Open dannyvv opened 4 years ago
Thanks for the detailed write-up, Danny! Tagging @jeffkl since he has good context on both sides.
One can also assume that there might be extra server load as one needs to download more chunks from the zip file that strictly is encoded in the file table and the server implementation might not be as efficient as downloading a single resource and the range operations likely will bypass any caching layers on the HTTP stack.
From what I can tell our CDN handles range requests so it should be improved there. However client-side caching -- you're right it very well may fall over depending on the implementation.
Build engines with fine grained dependency management
It sounds like this is the scenario you are particularly interested in. Could you help me understand how build would determine if a package is used if it knows the list of files? In particular, is BuildXL aware of TFM compatibility and applicability of assets?
Could you provide a couple examples of when a package would or wouldn't be needed for a build?
One that comes to mind is if a package is used as a transitive dependency of an .exe you are building and the assemblies in that package would only be needed for runtime, not compile time. Is this what you are thinking?
Include file hash Individual file download
These two are more difficult requests since they require extracting all files of the ZIP. The file download URL is also tricky since this would greatly increase our storage consumption.
In general, it sounds like discovering the list of files in a package could have an algorithm like this:
packageContents.json
PackageBaseAddress/3.1.0
in the service indexThis would need to be tested for performance given varying sources, geos, and package sizes.

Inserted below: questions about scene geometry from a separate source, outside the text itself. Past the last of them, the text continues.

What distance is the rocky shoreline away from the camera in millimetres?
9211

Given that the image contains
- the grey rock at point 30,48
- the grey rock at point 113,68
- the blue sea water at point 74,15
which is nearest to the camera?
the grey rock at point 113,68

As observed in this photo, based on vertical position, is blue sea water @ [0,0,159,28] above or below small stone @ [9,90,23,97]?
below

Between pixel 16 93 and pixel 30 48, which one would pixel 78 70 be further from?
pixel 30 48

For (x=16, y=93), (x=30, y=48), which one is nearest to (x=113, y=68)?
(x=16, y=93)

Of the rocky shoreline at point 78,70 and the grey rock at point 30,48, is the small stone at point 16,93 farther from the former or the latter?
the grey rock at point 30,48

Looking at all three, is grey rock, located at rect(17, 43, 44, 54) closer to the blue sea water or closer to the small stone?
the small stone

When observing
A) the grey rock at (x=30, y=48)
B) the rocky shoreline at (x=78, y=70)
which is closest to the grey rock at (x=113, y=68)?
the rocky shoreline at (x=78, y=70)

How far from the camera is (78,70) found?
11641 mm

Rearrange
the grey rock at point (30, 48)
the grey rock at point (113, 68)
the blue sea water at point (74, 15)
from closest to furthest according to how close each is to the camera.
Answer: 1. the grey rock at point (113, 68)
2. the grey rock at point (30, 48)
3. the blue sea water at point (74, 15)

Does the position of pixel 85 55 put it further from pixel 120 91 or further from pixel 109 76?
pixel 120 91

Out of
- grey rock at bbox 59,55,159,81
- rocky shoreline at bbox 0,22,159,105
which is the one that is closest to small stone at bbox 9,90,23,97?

For example a 50kb package should maybe just be fully downloaded.
Another thing to note is that V3 feeds implement new protocols slowly over time so any client that wants to utilize such a resource should have fallback behavior anyway.
Build engines with fine grained dependency management
It sounds like this is the scenario you are particularly interested in. Could you help me understand how build would determine if a package is used if it knows the list of files? In particular, is BuildXL aware of TFM compatibility and applicability of assets?
Correct. BuildXL uses DScript as the build specification. DScript has a notion of qualifiers. This is an extensible system for tfm, configuration, platform, rid or whatever the target language requires. It performs type safety checks to ensure that you don't refer to 'x64' code to 'x86' in the dscript language. Our NuGet integration emits DScript that using the PackageReaderBase class from Nuget.Packaging to extract the semantics of what files need to be copied for runtime, which files are needed for compile time, what analyzers, what content etc. (I'm actually in the process of revamping this by adding better support for the latest nuget features)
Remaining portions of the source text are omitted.